Sexisme Itu Pengingkaran Humanitas Perempuan

  • Bagikan

Pengingkaran Terhadap Humanitas Perempuan

Jika manusia itu citra Allah [imago dei], maka pengingkaran terhadap humanitas [kemanusiaan] perempuan itu bentuk penegasian terhadap Allah. Sebab Allah menciptakan manusia menurut gambar-Nya dan menurut gambar-Nya diciptakan-Nya: laki-laki dan perempuan” (cf. Kej. 1:27).

Swipe up untuk membaca artikel

Tentang ini Sufi Andalusia Ibn’ Arabi menguraikan bahwa “penampakan Tuhan paling sempurna justeru terjadi dalam diri perempuan”. Dengan demikian diskriminasi terhadap perempuan serentak merupakan diskriminasi terhadap Tuhan [Muhamad Al-fayydal, Wajah Perempuan, Wajah Tuhan, 2006].

Diskriminasi terhadap perempuan [seksisme] sudah tertanam di dalam jiwa sehingga kesaksian perempuan kerap tidak diperhitungkan.

Dalam konteks Indonesia, seksisme dapat ditelusuri dari penggunaan kata dan kalimat dalam berbahasa.
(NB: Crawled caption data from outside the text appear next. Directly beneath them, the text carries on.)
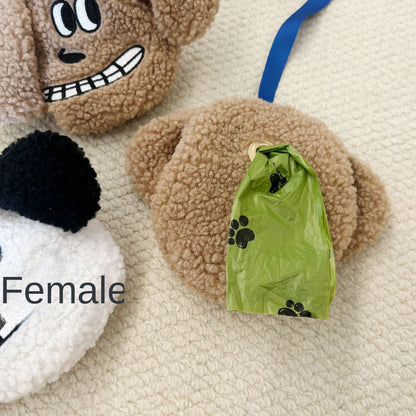 Dog Poop Bag Pet Waste Collector Pooper Scooper Storage Bag Dog Walking Snack Bag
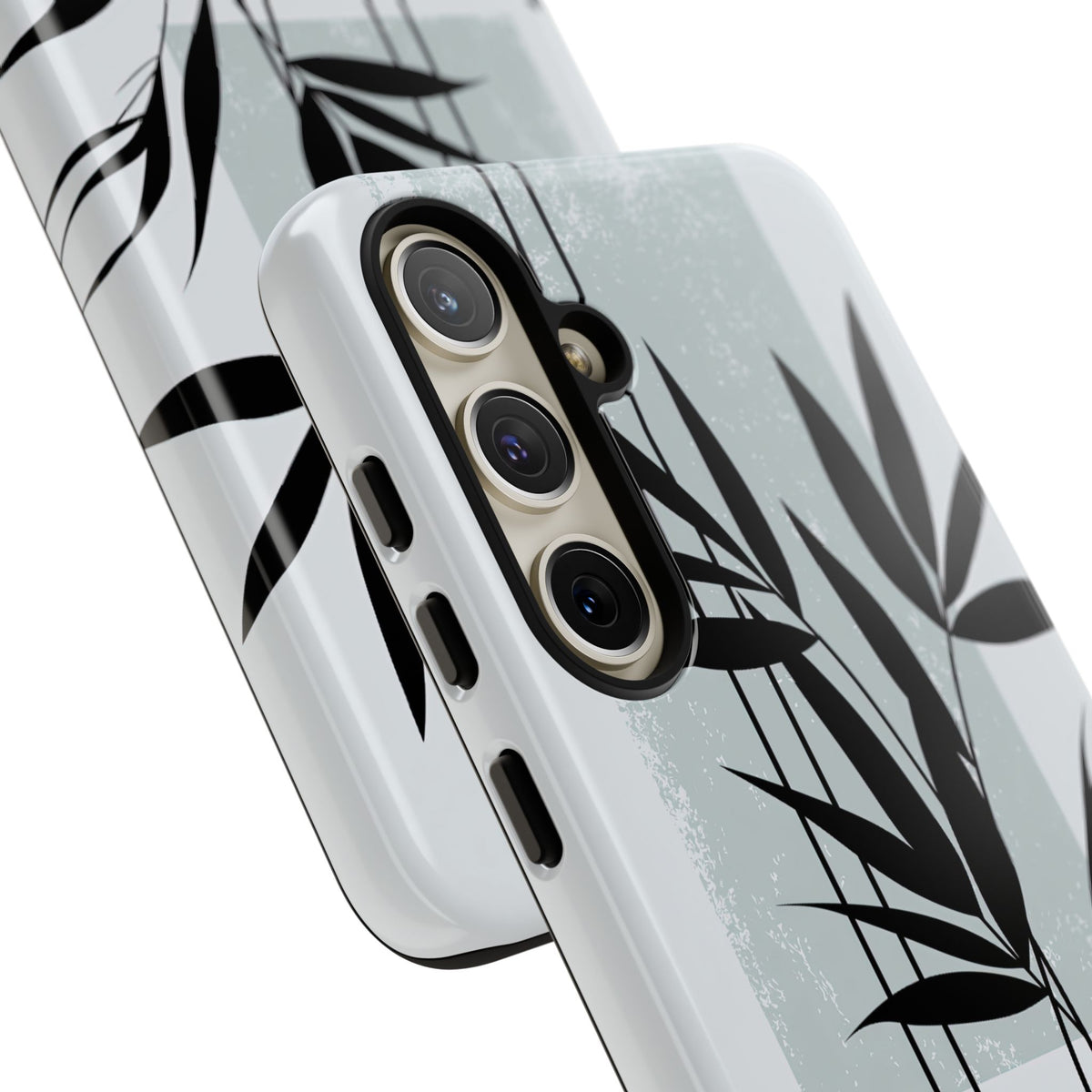 Zen Bamboo Silhouette · Tough Phone Case for Samsung · Green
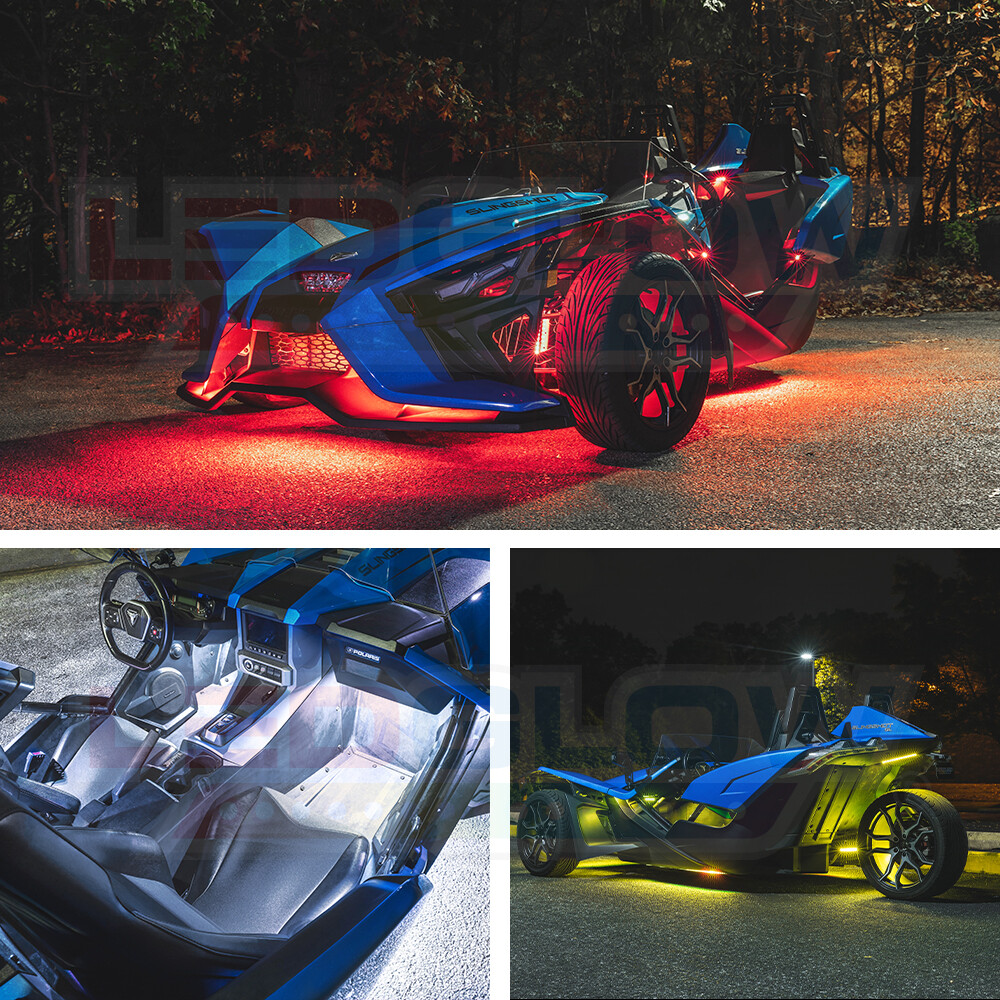 LEDGlow 32pc Bluetooth Advanced Million Color Lighting Kit for Polaris Slingshot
Contoh kongkrit antara lain ada pengakuan kolektif terhadap negeri ini sebagai “Ibu Pertiwi”. Tetapi di lain sisi negeri yang disebut Ibu Pertiwi ini tak luput dari diskriminasi terhadap perempuan.

Lalu katan “pelacur misalnya”. Kamus Besar Bahasa Indonesia (KBBI) mengartikan kata “pelacur” sebagai perempuan yang melacur; wanita tunasusila; wanita sundal. Semua subyeknya menunjuk pada “perempuan”.

Akibat dari struktur bahasa Indonesia yang demikian, secara bahasa laki-laki bebas dari label “pelacur”, sebab “pelacur” hanya menunjuk pada perempuan. Padahal jika dilihat secara tegas, perempuan tidak bisa dikatakan “pelacur” tanpa adanya laki-laki yang melacuri atau dilacurinya.

Atau kata “crewet”. Dalam penggunaanya kata crewet selalu dikaitkan dengan perempuan yang banyak bicara. Tetapi jika yang banyak bicara adalah laki-laki tidak disebut cerewet.